| Assignment |
An exact, complete copy of the entries is what is needed.

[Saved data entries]
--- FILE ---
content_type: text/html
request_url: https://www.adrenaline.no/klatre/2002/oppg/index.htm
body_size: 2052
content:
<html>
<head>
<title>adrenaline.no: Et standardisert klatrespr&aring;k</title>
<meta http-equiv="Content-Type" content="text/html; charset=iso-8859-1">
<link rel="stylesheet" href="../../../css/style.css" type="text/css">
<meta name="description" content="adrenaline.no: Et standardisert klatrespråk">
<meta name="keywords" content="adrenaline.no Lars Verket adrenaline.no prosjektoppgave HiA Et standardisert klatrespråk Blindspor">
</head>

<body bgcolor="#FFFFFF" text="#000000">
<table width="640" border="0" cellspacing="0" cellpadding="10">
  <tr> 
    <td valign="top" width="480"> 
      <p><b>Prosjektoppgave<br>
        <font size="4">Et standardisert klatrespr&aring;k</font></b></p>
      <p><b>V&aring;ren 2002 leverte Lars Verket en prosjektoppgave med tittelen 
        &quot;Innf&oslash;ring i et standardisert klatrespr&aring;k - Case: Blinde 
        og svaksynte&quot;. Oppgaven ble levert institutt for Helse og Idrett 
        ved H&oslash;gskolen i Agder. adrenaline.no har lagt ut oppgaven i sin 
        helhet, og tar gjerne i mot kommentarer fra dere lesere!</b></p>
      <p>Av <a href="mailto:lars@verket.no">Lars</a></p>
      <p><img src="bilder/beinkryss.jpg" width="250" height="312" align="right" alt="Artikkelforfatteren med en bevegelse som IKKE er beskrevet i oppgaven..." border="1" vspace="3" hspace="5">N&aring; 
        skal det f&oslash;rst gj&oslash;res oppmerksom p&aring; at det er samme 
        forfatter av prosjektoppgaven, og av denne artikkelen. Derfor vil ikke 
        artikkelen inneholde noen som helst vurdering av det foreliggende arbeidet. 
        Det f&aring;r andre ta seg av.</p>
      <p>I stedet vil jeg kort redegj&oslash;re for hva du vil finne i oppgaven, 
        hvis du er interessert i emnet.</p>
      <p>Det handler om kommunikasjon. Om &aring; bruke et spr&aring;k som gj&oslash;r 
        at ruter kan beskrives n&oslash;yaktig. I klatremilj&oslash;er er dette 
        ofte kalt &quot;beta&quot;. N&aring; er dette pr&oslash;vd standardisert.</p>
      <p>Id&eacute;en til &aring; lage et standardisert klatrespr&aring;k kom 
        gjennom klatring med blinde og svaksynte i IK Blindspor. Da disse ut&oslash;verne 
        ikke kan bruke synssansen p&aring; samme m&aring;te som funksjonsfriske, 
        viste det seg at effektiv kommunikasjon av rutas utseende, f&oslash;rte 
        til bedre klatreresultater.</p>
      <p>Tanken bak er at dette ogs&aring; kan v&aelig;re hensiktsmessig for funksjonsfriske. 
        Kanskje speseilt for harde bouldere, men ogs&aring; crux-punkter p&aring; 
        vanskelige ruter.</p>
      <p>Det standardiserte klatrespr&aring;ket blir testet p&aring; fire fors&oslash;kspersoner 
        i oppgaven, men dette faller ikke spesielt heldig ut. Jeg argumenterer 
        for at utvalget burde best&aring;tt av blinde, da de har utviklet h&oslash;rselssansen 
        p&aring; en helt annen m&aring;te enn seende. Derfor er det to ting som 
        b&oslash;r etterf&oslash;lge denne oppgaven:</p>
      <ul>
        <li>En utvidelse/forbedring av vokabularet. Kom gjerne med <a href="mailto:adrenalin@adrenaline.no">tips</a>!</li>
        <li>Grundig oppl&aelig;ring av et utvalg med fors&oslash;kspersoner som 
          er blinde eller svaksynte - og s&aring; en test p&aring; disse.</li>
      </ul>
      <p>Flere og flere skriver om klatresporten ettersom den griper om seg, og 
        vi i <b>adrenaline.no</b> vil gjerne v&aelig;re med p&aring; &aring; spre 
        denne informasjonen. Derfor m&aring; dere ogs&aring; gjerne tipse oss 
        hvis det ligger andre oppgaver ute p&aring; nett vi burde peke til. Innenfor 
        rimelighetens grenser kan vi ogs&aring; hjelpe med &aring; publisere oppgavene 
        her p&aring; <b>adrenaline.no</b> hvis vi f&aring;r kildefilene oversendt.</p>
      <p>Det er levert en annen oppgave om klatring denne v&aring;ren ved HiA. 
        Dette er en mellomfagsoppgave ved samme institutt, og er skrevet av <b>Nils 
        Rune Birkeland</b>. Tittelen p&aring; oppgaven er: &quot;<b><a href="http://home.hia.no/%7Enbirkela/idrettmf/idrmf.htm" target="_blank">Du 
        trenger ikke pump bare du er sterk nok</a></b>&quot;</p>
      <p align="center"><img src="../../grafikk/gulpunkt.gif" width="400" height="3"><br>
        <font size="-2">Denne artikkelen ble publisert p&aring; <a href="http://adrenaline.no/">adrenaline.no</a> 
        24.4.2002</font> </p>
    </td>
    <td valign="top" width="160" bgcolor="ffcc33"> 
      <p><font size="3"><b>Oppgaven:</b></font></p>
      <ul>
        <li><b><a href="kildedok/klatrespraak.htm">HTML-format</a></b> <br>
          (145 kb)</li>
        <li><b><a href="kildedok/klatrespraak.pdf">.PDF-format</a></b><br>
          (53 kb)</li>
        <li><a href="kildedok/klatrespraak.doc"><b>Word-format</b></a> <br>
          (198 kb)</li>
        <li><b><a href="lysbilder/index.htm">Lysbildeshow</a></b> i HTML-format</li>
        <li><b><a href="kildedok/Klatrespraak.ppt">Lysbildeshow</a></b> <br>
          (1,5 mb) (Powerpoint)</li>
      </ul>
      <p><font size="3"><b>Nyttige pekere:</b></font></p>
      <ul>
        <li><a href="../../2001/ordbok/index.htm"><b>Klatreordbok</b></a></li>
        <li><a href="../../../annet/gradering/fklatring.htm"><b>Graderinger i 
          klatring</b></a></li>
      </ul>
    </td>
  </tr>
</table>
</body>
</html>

| Your solution |
--- FILE ---
content_type: text/html
request_url: https://www.adrenaline.no/klatre/2002/oppg/index.htm
body_size: 2052
content:
<html>
<head>
<title>adrenaline.no: Et standardisert klatrespr&aring;k</title>
<meta http-equiv="Content-Type" content="text/html; charset=iso-8859-1">
<link rel="stylesheet" href="../../../css/style.css" type="text/css">
<meta name="description" content="adrenaline.no: Et standardisert klatrespråk">
<meta name="keywords" content="adrenaline.no Lars Verket adrenaline.no prosjektoppgave HiA Et standardisert klatrespråk Blindspor">
</head>

<body bgcolor="#FFFFFF" text="#000000">
<table width="640" border="0" cellspacing="0" cellpadding="10">
  <tr> 
    <td valign="top" width="480"> 
      <p><b>Prosjektoppgave<br>
        <font size="4">Et standardisert klatrespr&aring;k</font></b></p>
      <p><b>V&aring;ren 2002 leverte Lars Verket en prosjektoppgave med tittelen 
        &quot;Innf&oslash;ring i et standardisert klatrespr&aring;k - Case: Blinde 
        og svaksynte&quot;. Oppgaven ble levert institutt for Helse og Idrett 
        ved H&oslash;gskolen i Agder. adrenaline.no har lagt ut oppgaven i sin 
        helhet, og tar gjerne i mot kommentarer fra dere lesere!</b></p>
      <p>Av <a href="mailto:lars@verket.no">Lars</a></p>
      <p><img src="bilder/beinkryss.jpg" width="250" height="312" align="right" alt="Artikkelforfatteren med en bevegelse som IKKE er beskrevet i oppgaven..." border="1" vspace="3" hspace="5">N&aring; 
        skal det f&oslash;rst gj&oslash;res oppmerksom p&aring; at det er samme 
        forfatter av prosjektoppgaven, og av denne artikkelen. Derfor vil ikke 
        artikkelen inneholde noen som helst vurdering av det foreliggende arbeidet. 
        Det f&aring;r andre ta seg av.</p>
      <p>I stedet vil jeg kort redegj&oslash;re for hva du vil finne i oppgaven, 
        hvis du er interessert i emnet.</p>
      <p>Det handler om kommunikasjon. Om &aring; bruke et spr&aring;k som gj&oslash;r 
        at ruter kan beskrives n&oslash;yaktig. I klatremilj&oslash;er er dette 
        ofte kalt &quot;beta&quot;. N&aring; er dette pr&oslash;vd standardisert.</p>
      <p>Id&eacute;en til &aring; lage et standardisert klatrespr&aring;k kom 
        gjennom klatring med blinde og svaksynte i IK Blindspor. Da disse ut&oslash;verne 
        ikke kan bruke synssansen p&aring; samme m&aring;te som funksjonsfriske, 
        viste det seg at effektiv kommunikasjon av rutas utseende, f&oslash;rte 
        til bedre klatreresultater.</p>
      <p>Tanken bak er at dette ogs&aring; kan v&aelig;re hensiktsmessig for funksjonsfriske. 
        Kanskje speseilt for harde bouldere, men ogs&aring; crux-punkter p&aring; 
        vanskelige ruter.</p>
      <p>Det standardiserte klatrespr&aring;ket blir testet p&aring; fire fors&oslash;kspersoner 
        i oppgaven, men dette faller ikke spesielt heldig ut. Jeg argumenterer 
        for at utvalget burde best&aring;tt av blinde, da de har utviklet h&oslash;rselssansen 
        p&aring; en helt annen m&aring;te enn seende. Derfor er det to ting som 
        b&oslash;r etterf&oslash;lge denne oppgaven:</p>
      <ul>
        <li>En utvidelse/forbedring av vokabularet. Kom gjerne med <a href="mailto:adrenalin@adrenaline.no">tips</a>!</li>
        <li>Grundig oppl&aelig;ring av et utvalg med fors&oslash;kspersoner som 
          er blinde eller svaksynte - og s&aring; en test p&aring; disse.</li>
      </ul>
      <p>Flere og flere skriver om klatresporten ettersom den griper om seg, og 
        vi i <b>adrenaline.no</b> vil gjerne v&aelig;re med p&aring; &aring; spre 
        denne informasjonen. Derfor m&aring; dere ogs&aring; gjerne tipse oss 
        hvis det ligger andre oppgaver ute p&aring; nett vi burde peke til. Innenfor 
        rimelighetens grenser kan vi ogs&aring; hjelpe med &aring; publisere oppgavene 
        her p&aring; <b>adrenaline.no</b> hvis vi f&aring;r kildefilene oversendt.</p>
      <p>Det er levert en annen oppgave om klatring denne v&aring;ren ved HiA. 
        Dette er en mellomfagsoppgave ved samme institutt, og er skrevet av <b>Nils 
        Rune Birkeland</b>. Tittelen p&aring; oppgaven er: &quot;<b><a href="http://home.hia.no/%7Enbirkela/idrettmf/idrmf.htm" target="_blank">Du 
        trenger ikke pump bare du er sterk nok</a></b>&quot;</p>
      <p align="center"><img src="../../grafikk/gulpunkt.gif" width="400" height="3"><br>
        <font size="-2">Denne artikkelen ble publisert p&aring; <a href="http://adrenaline.no/">adrenaline.no</a> 
        24.4.2002</font> </p>
    </td>
    <td valign="top" width="160" bgcolor="ffcc33"> 
      <p><font size="3"><b>Oppgaven:</b></font></p>
      <ul>
        <li><b><a href="kildedok/klatrespraak.htm">HTML-format</a></b> <br>
          (145 kb)</li>
        <li><b><a href="kildedok/klatrespraak.pdf">.PDF-format</a></b><br>
          (53 kb)</li>
        <li><a href="kildedok/klatrespraak.doc"><b>Word-format</b></a> <br>
          (198 kb)</li>
        <li><b><a href="lysbilder/index.htm">Lysbildeshow</a></b> i HTML-format</li>
        <li><b><a href="kildedok/Klatrespraak.ppt">Lysbildeshow</a></b> <br>
          (1,5 mb) (Powerpoint)</li>
      </ul>
      <p><font size="3"><b>Nyttige pekere:</b></font></p>
      <ul>
        <li><a href="../../2001/ordbok/index.htm"><b>Klatreordbok</b></a></li>
        <li><a href="../../../annet/gradering/fklatring.htm"><b>Graderinger i 
          klatring</b></a></li>
      </ul>
    </td>
  </tr>
</table>
</body>
</html>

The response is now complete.